We will focus our effort on gasification technology, to first produce stable, clean and sustainable combustion gas in the calciner; and as a second step, deploy this solution to the main burner.
Meanwhile we will use process control solutions to maintain clinker quality while firing fuels of varying properties. This will enable fuel flexibility, i.e. the ability to fire a variety of fuel types and avoid reliance on a single source. Research in alternative sources of heat, such as solar, nuclear, and electric, as well as the development of heat-free calcination is also being conducted.
Spanning five years, phase two starts in 2020 and focuses on lowering the volume of clinker by accelerating deployment of clay calcination and promoting the use of clinker/clay/limestone blends.
The first step will be to demonstrate industrial-scale clay calcination for use as a cementitious binder, and second step is to decarbonize this process via electrification. Clay is particularly interesting as it is abundant in growth regions which also face a lack of good quality limestone.
Sustainability and circular economy go hand-in-hand. Once phase two has wrapped up, we’ll turn our focus to leveraging this final phase. The goal is to reduce overall calcination emissions. Where this is not possible, the emissions will be offset through producing brown fuels. There are three pathways that can contribute to this goal:
- Deploy geopolymers to commercialise a process solution for cementitious binders with extremely low clinker content.
- Replace limestone with cement recycled from old concrete structures. This strategy will effectively bring calcination emissions down to zero.
- Use the cement plant to produce synthetic fuels, which are drop-in replacement fuels. By using a larger version of our alternative fuel gasifier, it will be possible to recycle waste into useful hydrocarbons for the aviation and maritime industries. This pathway has the potential to earn additional revenue, dispose of more waste, and close the carbon loop by replacing fossil hydrocarbons with recycled hydrocarbons.

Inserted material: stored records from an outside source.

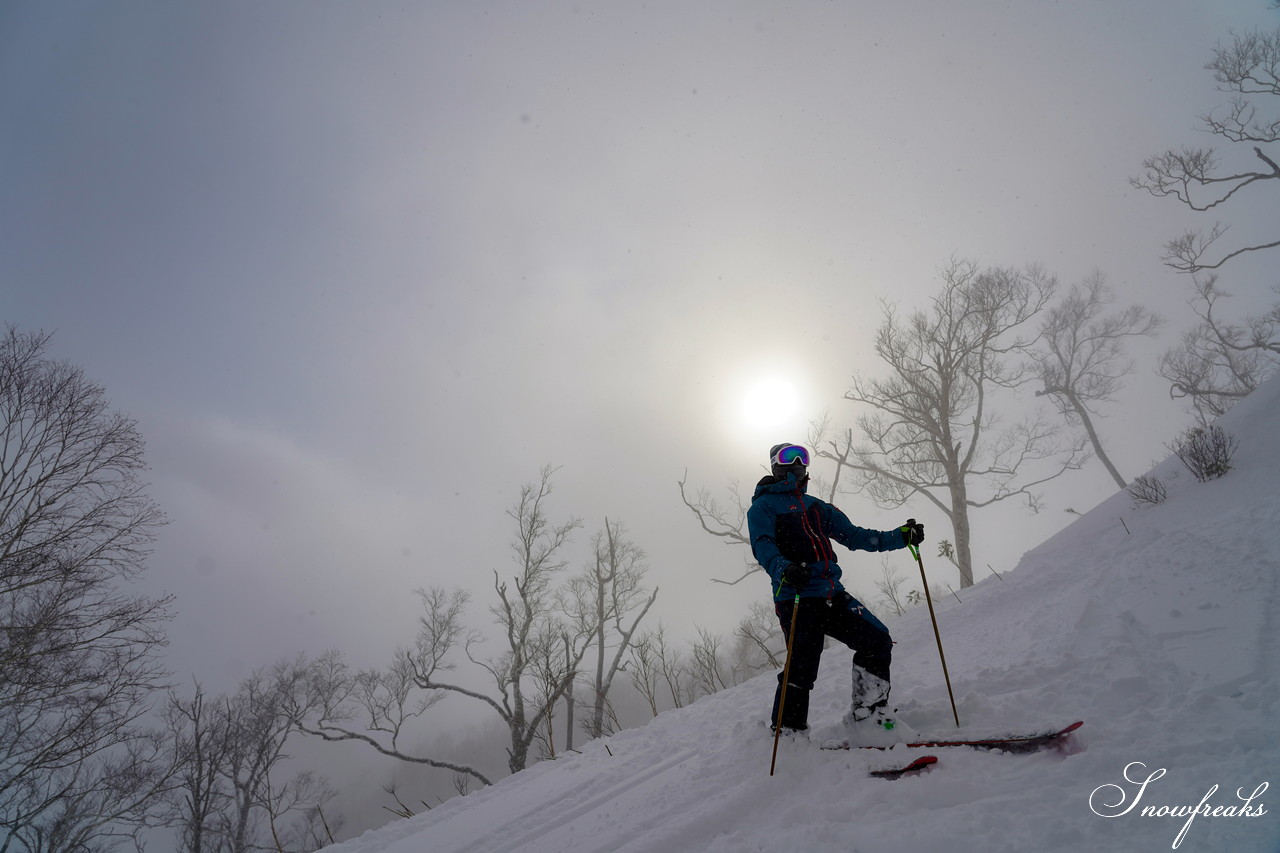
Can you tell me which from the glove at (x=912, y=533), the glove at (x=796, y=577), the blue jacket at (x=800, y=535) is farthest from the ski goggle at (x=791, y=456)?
the glove at (x=796, y=577)

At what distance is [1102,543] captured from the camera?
5.46 metres

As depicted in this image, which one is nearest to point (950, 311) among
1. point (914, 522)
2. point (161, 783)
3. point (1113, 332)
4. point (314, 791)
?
point (1113, 332)

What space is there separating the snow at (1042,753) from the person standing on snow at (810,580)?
380 mm

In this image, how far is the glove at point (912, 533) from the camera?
3523 mm

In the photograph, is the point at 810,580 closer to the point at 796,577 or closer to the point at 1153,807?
the point at 796,577

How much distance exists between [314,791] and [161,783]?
863 inches

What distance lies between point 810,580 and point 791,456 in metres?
1.04

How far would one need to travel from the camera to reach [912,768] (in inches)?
94.2

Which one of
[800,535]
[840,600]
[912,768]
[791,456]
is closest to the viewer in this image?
[912,768]

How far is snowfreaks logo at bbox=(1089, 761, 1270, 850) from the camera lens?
64.3 inches

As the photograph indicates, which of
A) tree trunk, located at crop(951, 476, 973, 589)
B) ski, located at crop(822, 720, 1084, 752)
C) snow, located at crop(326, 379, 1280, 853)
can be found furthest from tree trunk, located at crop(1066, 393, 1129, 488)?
ski, located at crop(822, 720, 1084, 752)

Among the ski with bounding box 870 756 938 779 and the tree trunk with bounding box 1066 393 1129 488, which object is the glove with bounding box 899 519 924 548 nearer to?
the ski with bounding box 870 756 938 779

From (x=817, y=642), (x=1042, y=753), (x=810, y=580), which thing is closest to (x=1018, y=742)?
(x=1042, y=753)

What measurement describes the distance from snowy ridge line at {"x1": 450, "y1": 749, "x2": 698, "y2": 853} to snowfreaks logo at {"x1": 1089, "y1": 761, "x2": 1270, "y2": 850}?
285cm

The solutions being described in our roadmap are not revolutionary, more of a natural evolution of the many efforts already ongoing across the FLSmidth Group. What needs to happen now is cohesive collaboration across our industry to create solutions that will get us there by 2030.
I hope that this behind-the-scenes glimpse answers some of the questions raised following the announcement of MissionZero. Perhaps it will spark new questions and generate more conversations, which will raise even more awareness around sustainability in the cement industry. Every industry and individual has a part to play if we are to meet the goals of the Paris Agreement.